Ambição de servir: esta ambição tem algumas manifestações concretas muito claras, que também poderíamos chamar de nossas paixões dominantes, as nossas loucuras. A primeira é querer ser o último em tudo e o primeiro no amor. Dizemos ao Senhor, na nossa meditação pessoal: Jesus, que eu te ame mais do que todos! Eu já sei que sou o último dos teus servos; já sei que estou cheio de misérias: tiveste de me perdoar por tantas ofensas, tantas negligências! Mas tu disseste que ama menos aquele a quem menos se perdoa108.
Ânsia de almas: temos o desejo veemente de ser corredentores com Cristo, de salvar todas as almas com Ele, porque somos, queremos ser ipse Christus, e Ele dedit redemptionem semetipsum pro omnibus109, entregou-se como resgate por todos. Unidos a Cristo e à sua Mãe Santíssima, que é também nossa Mãe, Refugium peccatorum; fielmente unidos ao Vigário de Cristo na terra — ao doce Cristo na terra —, ao Papa, temos a ambição de levar a todos os homens os meios de salvação que a Igreja possui, tornando realidade aquela jaculatória, que venho repetindo desde o dia dos Santos Anjos da Guarda de 1928: omnes cum Petro ad Iesum per Mariam!

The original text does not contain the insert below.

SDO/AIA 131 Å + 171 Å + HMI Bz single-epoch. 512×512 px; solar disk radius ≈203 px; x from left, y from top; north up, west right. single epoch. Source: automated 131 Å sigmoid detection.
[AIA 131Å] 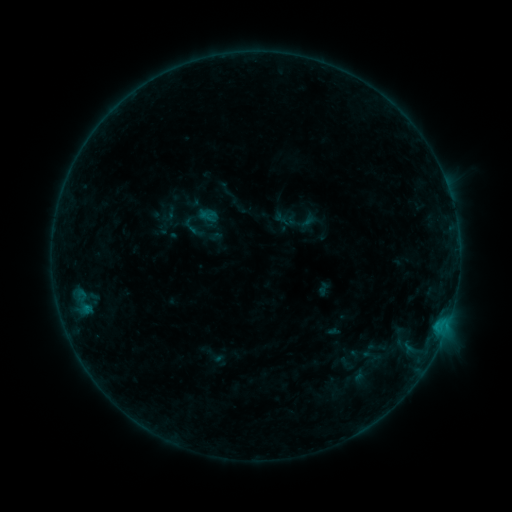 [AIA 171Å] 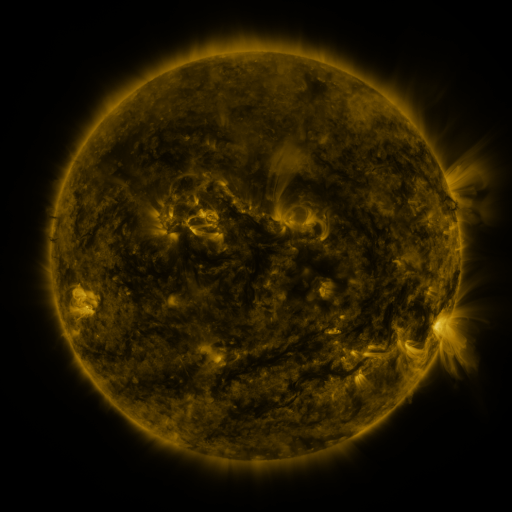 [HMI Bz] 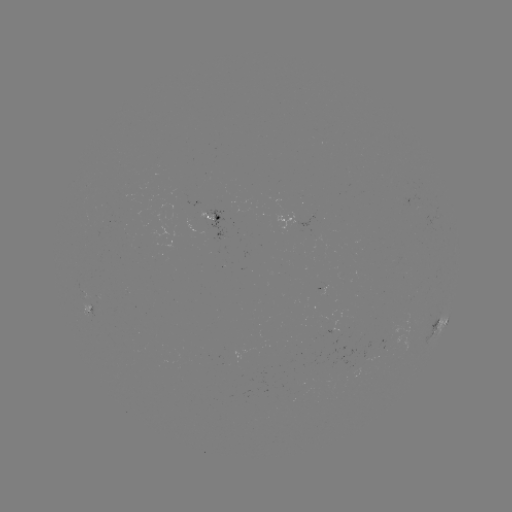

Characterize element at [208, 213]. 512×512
sigmoid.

Mas não podemos aspirar a ser corredentores com Cristo se não estivermos dispostos a reparar pelos pecados, como Ele fez. Vede como São Paulo aplica a Jesus Cristo as palavras do Salmo XXXIX: Não quiseste sacrifício nem oferenda, mas preparaste-me um corpo mortal; não te agradaram os holocaustos pelo pecado, então eu disse: eis-me aqui, que venho; como está escrito a meu respeito no princípio do livro, para cumprir, ó Deus, a tua vontade110.
Queremos oferecer a nossa vida, a nossa dedicação sem reservas e sem regateios, como expiação pelos nossos pecados; pelos pecados de todos os homens, nossos irmãos; pelos pecados cometidos em todos os tempos e pelos que se cometerão até o fim dos séculos: antes de tudo, pelos católicos, pelos eleitos de Deus que não sabem corresponder, que atraiçoam o amor de predileção que o Senhor teve para com eles.
Amar como quem mais ama: ganhar todas as almas para Cristo; reparar abundantemente pelas ofensas feitas ao Coração Sacratíssimo de Jesus: eis aqui as nossas ambições. Com tal loucura divina, com este zelo que nos come as entranhas, zelus domus tuae comedit me111, que ambição humana poderá agarrar-se a nós no caminho da nossa vida? Nenhum de nós, se mantivermos este espírito da Obra, pode ter afã de brilhar, de subir na escala social, de obter cargos, honras, reconhecimentos, se não for apesar da sua vontade e para servir a Deus.
Porque, se estivéssemos motivados por esta ambição humana, para satisfazer o nosso amor-próprio —não faltará quem diga falsamente que o fizemos —, então teríamos de renunciar à aspiração de servir a Deus: nemo potest duobus dominis servire112, porque ninguém pode servir a dois senhores: a Jesus Cristo e à nossa vaidade.
Eu me lembro de que, logo após ordenado, deram-me este bom conselho: se quiser fazer carreira, evite cuidadosamente tudo o que seja trabalhar a sério e, acima de tudo, evite escrever coisas claras. Na época, talvez eu não tenha entendido muito bem; agora vejo que, do ponto de vista humano, tinham razão. Mas dou graças a Deus, meu Senhor, porque me fez compreender — já naquela altura — que eu não devia fazer caso do que me diziam: nunca me interessei por fazer carreira, apesar das minhas falhas e das minhas misérias pessoais.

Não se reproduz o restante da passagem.